■ **WHAT TO DO**:
[A] In the article on mobile phones and cancer risk, at what age does Professor Hardell say the danger diminishes?
[B] Continue the article on mobile phones and cancer risk, starting after its final sentence.

■ **QUOTED PASSAGE**:
=== Section Start ===

The Swedish research was reported this month at the first international conference on mobile phones and health.
It
sprung from a further analysis of data from one of the biggest studies
carried out into the risk that the radiation causes cancer, headed by
Professor Lennart Hardell of the University Hospital in Orebro, Sweden.
Professor Hardell told the conference – held at the Royal Society by the
Radiation Research Trust – that "people who started mobile phone use
before the age of 20" had more than five-fold increase in glioma", a
cancer of the glial cells that support the central nervous system. The
extra risk to young people of contracting the disease from using the
cordless phone found in many homes was almost as great, at more than
four times higher.
Those
who started using mobiles young, he added, were also five times more
likely to get acoustic neuromas, benign but often disabling tumours of
the auditory nerve, which usually cause deafness.
By
contrast, people who were in their twenties before using handsets were
only 50 per cent more likely to contract gliomas and just twice as
likely to get acoustic neuromas.
Professor
Hardell told the IoS: "This is a warning sign. It is very worrying. We
should be taking precautions." He believes that children under 12 should
not use mobiles except in emergencies and that teenagers should use
hands-free devices or headsets and concentrate on texting. At 20 the
danger diminishes because then the brain is fully developed. Indeed, he
admits, the hazard to children and teenagers may be greater even than
his results suggest, because the results of his study do not show the
effects of their using the phones for many years. Most cancers take
decades to develop, longer than mobile phones have been on the market.
The
research has shown that adults who have used the handsets for more than
10 years are much more likely to get gliomas and acoustic neuromas, but
he said that there was not enough data to show how such relatively
long-term use would increase the risk for those who had started young.

=== Section End ===

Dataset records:

=== Section Start ===

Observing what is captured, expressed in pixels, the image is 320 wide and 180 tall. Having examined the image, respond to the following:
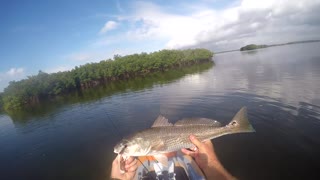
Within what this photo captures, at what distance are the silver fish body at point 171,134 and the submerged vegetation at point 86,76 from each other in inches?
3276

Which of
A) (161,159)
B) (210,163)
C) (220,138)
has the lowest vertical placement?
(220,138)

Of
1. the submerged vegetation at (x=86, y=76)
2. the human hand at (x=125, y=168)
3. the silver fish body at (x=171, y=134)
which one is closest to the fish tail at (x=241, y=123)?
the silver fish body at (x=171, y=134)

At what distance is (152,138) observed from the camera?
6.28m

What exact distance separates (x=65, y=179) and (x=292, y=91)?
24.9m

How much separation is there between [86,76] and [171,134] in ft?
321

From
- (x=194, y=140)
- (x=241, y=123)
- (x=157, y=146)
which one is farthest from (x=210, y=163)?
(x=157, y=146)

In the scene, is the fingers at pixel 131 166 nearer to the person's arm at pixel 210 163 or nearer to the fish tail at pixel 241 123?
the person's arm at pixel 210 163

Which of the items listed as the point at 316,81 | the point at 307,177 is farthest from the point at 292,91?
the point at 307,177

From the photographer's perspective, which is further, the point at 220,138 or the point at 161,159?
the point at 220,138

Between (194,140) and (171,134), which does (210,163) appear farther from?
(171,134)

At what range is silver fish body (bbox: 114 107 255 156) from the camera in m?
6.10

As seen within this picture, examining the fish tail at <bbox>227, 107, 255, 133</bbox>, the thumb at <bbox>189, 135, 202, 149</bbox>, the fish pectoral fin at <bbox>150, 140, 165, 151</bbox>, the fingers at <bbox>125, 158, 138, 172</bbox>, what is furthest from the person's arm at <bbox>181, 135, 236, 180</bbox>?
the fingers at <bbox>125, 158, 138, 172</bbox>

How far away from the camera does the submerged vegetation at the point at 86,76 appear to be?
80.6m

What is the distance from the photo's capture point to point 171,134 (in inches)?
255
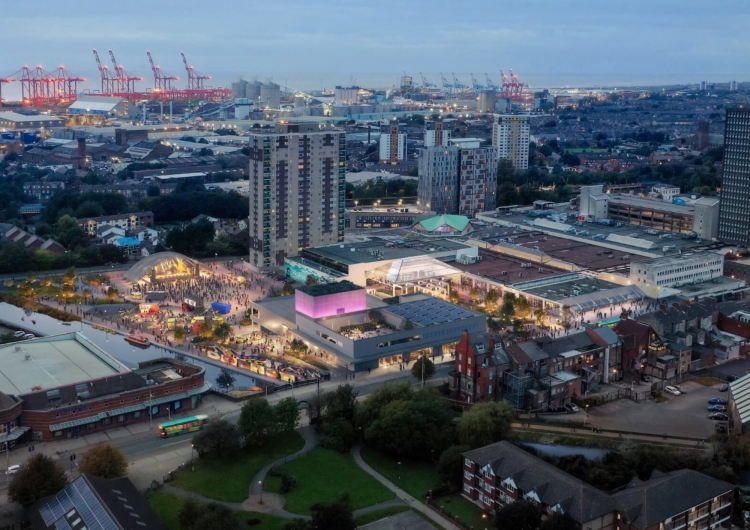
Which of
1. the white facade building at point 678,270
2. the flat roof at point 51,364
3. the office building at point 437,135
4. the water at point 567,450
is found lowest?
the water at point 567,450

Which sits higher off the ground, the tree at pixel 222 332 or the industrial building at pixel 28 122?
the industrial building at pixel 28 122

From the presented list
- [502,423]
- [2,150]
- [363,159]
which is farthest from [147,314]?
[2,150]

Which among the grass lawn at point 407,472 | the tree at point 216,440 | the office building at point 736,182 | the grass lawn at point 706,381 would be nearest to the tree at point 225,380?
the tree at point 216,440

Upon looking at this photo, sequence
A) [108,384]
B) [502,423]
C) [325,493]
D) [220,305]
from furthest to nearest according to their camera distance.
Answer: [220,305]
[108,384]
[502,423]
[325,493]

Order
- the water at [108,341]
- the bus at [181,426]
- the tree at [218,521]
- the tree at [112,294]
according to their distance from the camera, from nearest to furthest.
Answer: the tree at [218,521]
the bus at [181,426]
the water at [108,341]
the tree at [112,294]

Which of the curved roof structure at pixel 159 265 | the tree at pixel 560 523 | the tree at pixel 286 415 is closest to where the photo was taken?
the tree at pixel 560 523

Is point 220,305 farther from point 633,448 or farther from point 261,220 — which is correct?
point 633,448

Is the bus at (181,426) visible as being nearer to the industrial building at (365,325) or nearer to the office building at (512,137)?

=== Section End ===

■ **RESULTS OF THE TASKS**:
[A] At 20, because the brain is then fully developed.

[B]
He
wants more research to be done, but the risks to children will not be
studied in the MTHR study, which will follow 90,000 people in Britain.
Professor David Coggon, the chairman of the programmes management
committee, said they had not been included because other research was
being done on young people by a study at Sweden's Kariolinska Institute.
He
said: "It looks frightening to see a five-fold increase in cancer among
people who started use in childhood," but he said he "would be
extremely surprised" if the risk was shown to be so high once all the
evidence was in.
But
David Carpenter, dean of the School of Public Health at the State
University of NewYork – who also attended the conference – said:
"Children are spending significant time on mobile phones. We may be
facing a public health crisis in an epidemic of brain cancers as a
result of mobile phone use."
In
2000 and 2005, two official inquiries under Sir William Stewart, a
former government chief scientist, recommended the use of mobile phones
by children should be "discouraged" and "minimised".
But almost nothing has been done, and their use by the young has more than doubled since the turn of the millennium.